> **Work order**:
Working through the lines below, return each one that holds "Learning".

(Extracted page text data)
######
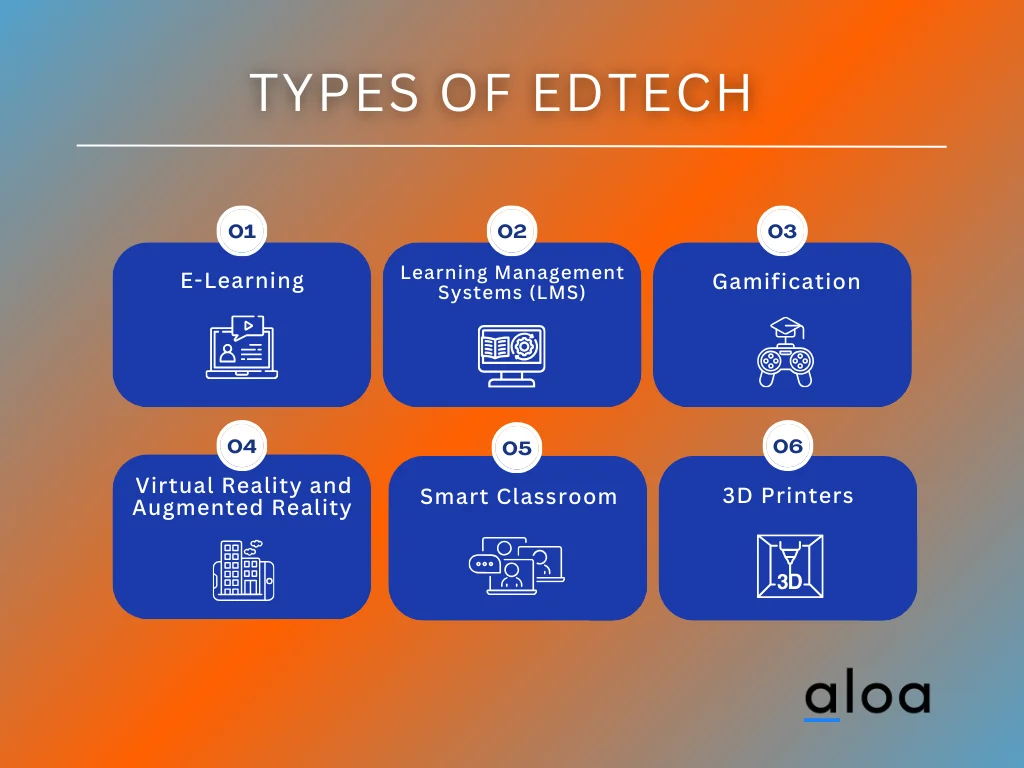 TYPES OF EDTECH

01
E-Learning

02
Learning Management Systems (LMS)

03
Gamification

04
Virtual Reality and Augmented Reality

05
Smart Classroom

06
3D Printers

3D

aloa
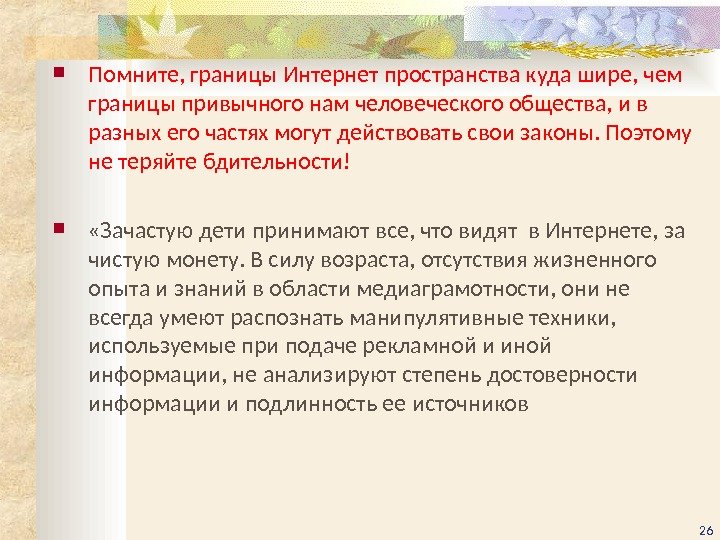 Помните, границы Интернет пространства куда шире, чем границы привычного нам человеческого общества, и в разных его частях могут действовать свои законы. Поэтому не теряйте бдительности!

«Зачастую дети принимают все, что видят в Интернете, за чистую монету. В силу возраста, отсутствия жизненного опыта и знаний в области медиаграмотности, они не всегда умеют распознать манипулятивные техники, используемые при подаче рекламной и иной информации, не анализируют степень достоверности информации и подлинность ее источников

26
######
> **Answer**:
E-Learning
Learning Management Systems (LMS)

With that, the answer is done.